Wednesday, December 10, 2008
Assisted Suicide - Britain's Sky TV Takes a Bold Step
The news that Sky TV is going to show a documentary titled "Right to Die" is perhaps a sign of changes taking place in the hearts and minds of people in Britain. The program is scheduled for broadcast at 9:00 PM (it is 4:10 PM in London as I write this). The documentary depicts 59 year old, retired professor Craig Ewert's final moments at a Dignitas clinic in Switzerland. His wife was at his side.
Guardian
*****
Live with dignity, die with dignity
--Dignitas
Of course, there are many who, for religious or other reasons, vehemently oppose such a choice being available to those who are terminally ill, do not wish to remain clinically alive when life becomes meaningless and voluntarily, in sane mind, make the decision to seek assistance in dying. The documentary is not going to convert them.
Guardian
- A documentary that appears to show the moment when a man dies after going through with an assisted suicide was strongly criticised yesterday by anti-euthanasia campaigners and a television watchdog.

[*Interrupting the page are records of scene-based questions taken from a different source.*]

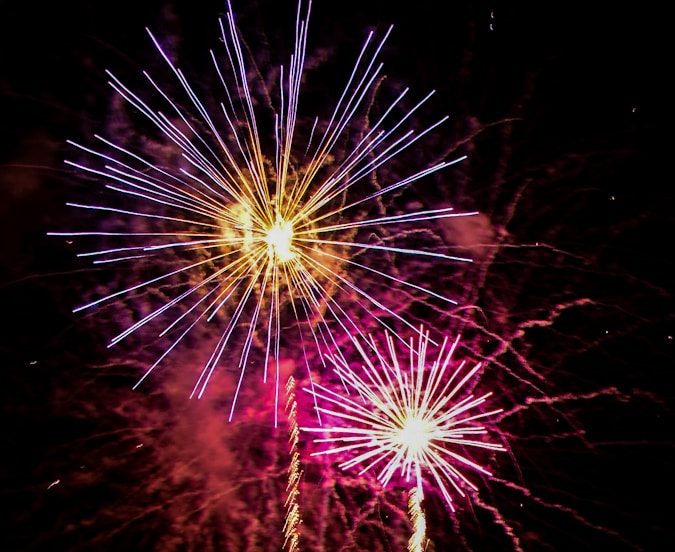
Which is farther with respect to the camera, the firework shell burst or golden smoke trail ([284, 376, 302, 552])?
golden smoke trail ([284, 376, 302, 552])

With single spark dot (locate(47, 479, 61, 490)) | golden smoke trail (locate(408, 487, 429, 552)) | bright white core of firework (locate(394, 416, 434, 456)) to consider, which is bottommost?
golden smoke trail (locate(408, 487, 429, 552))

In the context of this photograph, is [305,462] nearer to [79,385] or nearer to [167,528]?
[167,528]

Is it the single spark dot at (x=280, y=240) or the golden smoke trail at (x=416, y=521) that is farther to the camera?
the golden smoke trail at (x=416, y=521)

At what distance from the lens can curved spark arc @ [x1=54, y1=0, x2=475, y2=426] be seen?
425 centimetres

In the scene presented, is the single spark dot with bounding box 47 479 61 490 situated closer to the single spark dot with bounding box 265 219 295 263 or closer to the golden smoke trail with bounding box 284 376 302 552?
the golden smoke trail with bounding box 284 376 302 552

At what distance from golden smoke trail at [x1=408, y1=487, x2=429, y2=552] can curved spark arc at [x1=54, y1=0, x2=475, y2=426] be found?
1.92 m

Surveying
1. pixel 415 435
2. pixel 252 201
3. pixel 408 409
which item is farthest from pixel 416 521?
pixel 252 201

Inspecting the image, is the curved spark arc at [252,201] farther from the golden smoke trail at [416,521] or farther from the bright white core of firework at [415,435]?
the golden smoke trail at [416,521]

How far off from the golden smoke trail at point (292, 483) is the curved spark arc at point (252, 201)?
591 millimetres

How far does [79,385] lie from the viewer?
4523 mm

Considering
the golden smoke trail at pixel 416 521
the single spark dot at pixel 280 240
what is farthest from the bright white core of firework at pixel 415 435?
the single spark dot at pixel 280 240

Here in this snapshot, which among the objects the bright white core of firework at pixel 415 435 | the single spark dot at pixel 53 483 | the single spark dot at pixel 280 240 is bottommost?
the single spark dot at pixel 53 483

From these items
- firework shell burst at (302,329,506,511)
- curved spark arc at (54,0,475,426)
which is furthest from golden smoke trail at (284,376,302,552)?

- The film, which is being screened on the Sky Real Lives channel tonight, seems to show the moment when 59-year-old Craig Ewert, who had motor neurone disease, died. It is believed this would be the first time the instant of the a person's death in an assisted suicide has been shown on British television.

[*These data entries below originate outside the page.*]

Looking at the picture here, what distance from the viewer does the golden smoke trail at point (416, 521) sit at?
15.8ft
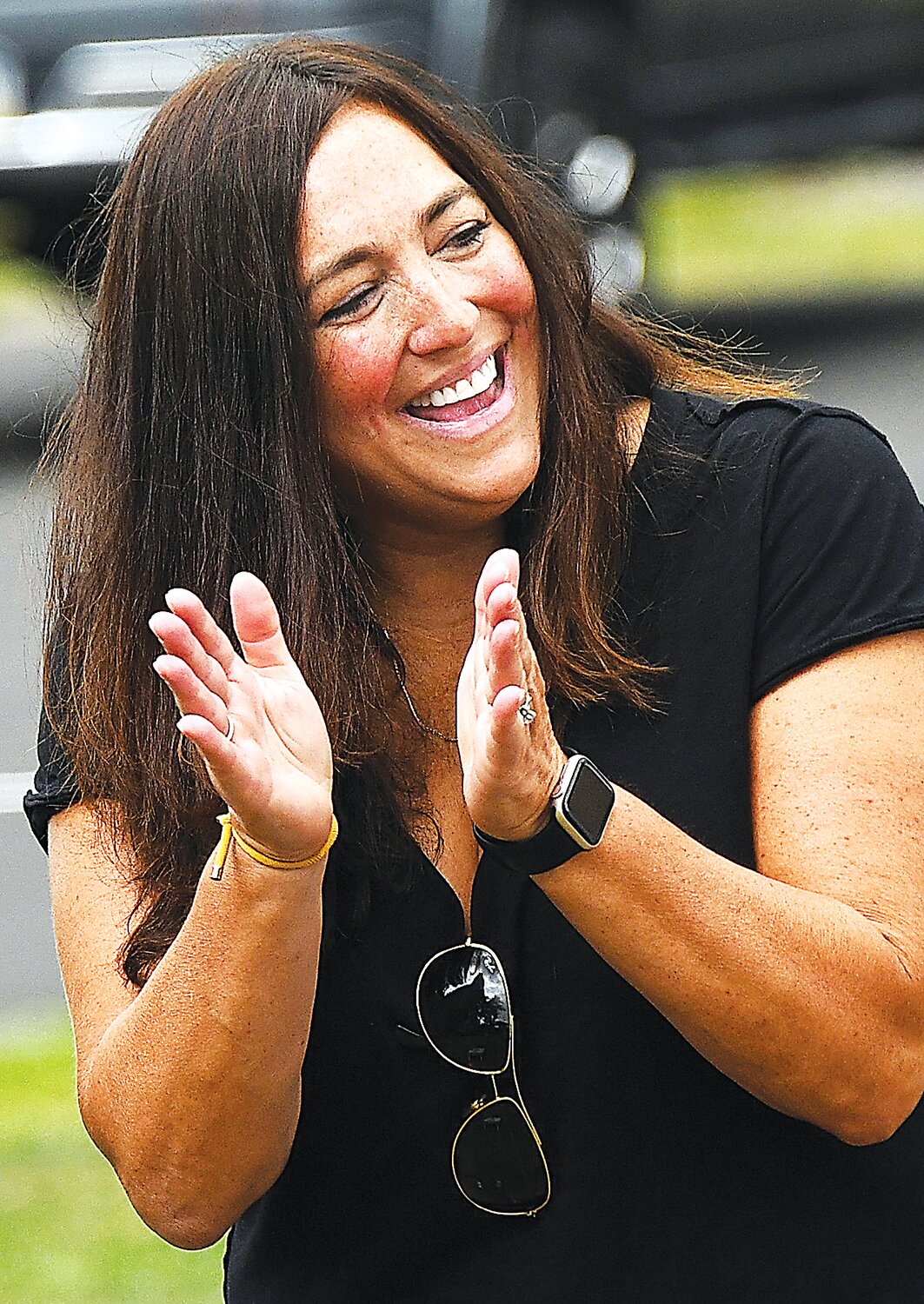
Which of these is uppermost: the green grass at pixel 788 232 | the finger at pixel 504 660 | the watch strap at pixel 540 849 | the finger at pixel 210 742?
the finger at pixel 504 660

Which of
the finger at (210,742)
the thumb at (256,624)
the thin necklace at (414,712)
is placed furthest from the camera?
the thin necklace at (414,712)

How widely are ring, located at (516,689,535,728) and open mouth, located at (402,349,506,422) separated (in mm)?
414

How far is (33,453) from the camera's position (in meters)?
8.02

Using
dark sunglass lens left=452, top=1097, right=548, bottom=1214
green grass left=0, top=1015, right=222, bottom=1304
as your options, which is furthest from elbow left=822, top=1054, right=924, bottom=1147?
green grass left=0, top=1015, right=222, bottom=1304

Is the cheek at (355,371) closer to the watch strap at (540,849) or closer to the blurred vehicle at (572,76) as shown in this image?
the watch strap at (540,849)

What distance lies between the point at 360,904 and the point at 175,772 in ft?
0.83

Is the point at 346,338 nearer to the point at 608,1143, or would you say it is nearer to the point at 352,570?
the point at 352,570

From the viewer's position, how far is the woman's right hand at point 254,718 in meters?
1.83

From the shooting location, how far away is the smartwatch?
1883 mm

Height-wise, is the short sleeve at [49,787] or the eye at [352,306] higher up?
the eye at [352,306]

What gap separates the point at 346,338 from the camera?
2.19 metres

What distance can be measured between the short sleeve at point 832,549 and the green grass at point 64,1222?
163 cm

- Both the documentary maker, Oscar winner John Zaritsky, and Sky insisted that the film, Right to Die? - which is being shown at 9pm - is an important contribution to a vital debate.
- Ewert, a retired university professor from Harrogate, Yorkshire, travelled to Dignitas, the organisation in Zurich that helps people to die, because he did not want to spend the rest of his days in a "living tomb".